Web page caption snippets:
============

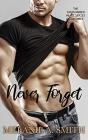 Never Forget - Preview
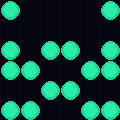 102.78.80.130
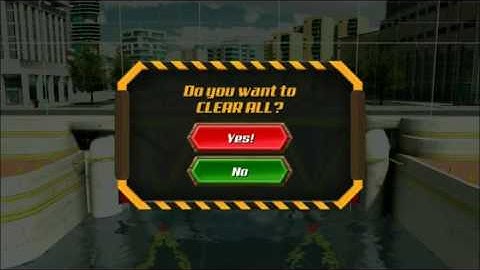Bridge Construction Simulator Android Game Play   Level 1   Level 3 Walkthrough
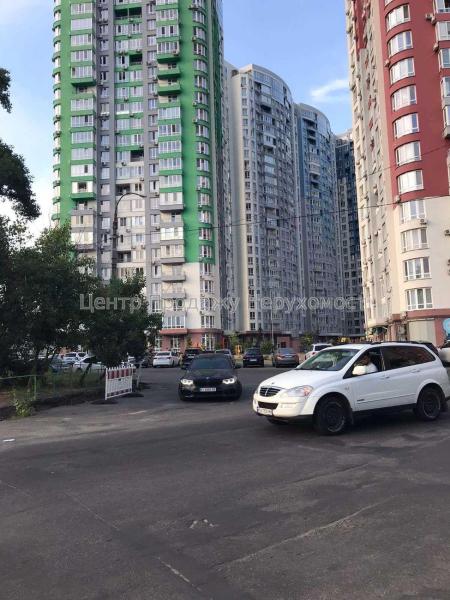 Продам 2-комнатную квартиру, ЖК&nbsp;Каховская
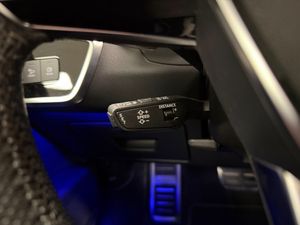 Audi A6 bild 19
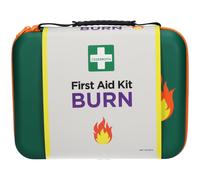 Cederroth First Aid Burn Kit 51011013 Set(S) 1 pc(s)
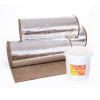 Ogne-Vent 30 - Ogne-Vent 180 Производитель: АирВэй Артикул: TMV16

============

What is required:
Reproduce every record in full. Leave out the images.

Exercise answer:
 Never Forget - Preview
 102.78.80.130
Bridge Construction Simulator Android Game Play   Level 1   Level 3 Walkthrough
 Продам 2-комнатную квартиру, ЖК&nbsp;Каховская
 Audi A6 bild 19
 Cederroth First Aid Burn Kit 51011013 Set(S) 1 pc(s)
 Ogne-Vent 30 - Ogne-Vent 180 Производитель: АирВэй Артикул: TMV16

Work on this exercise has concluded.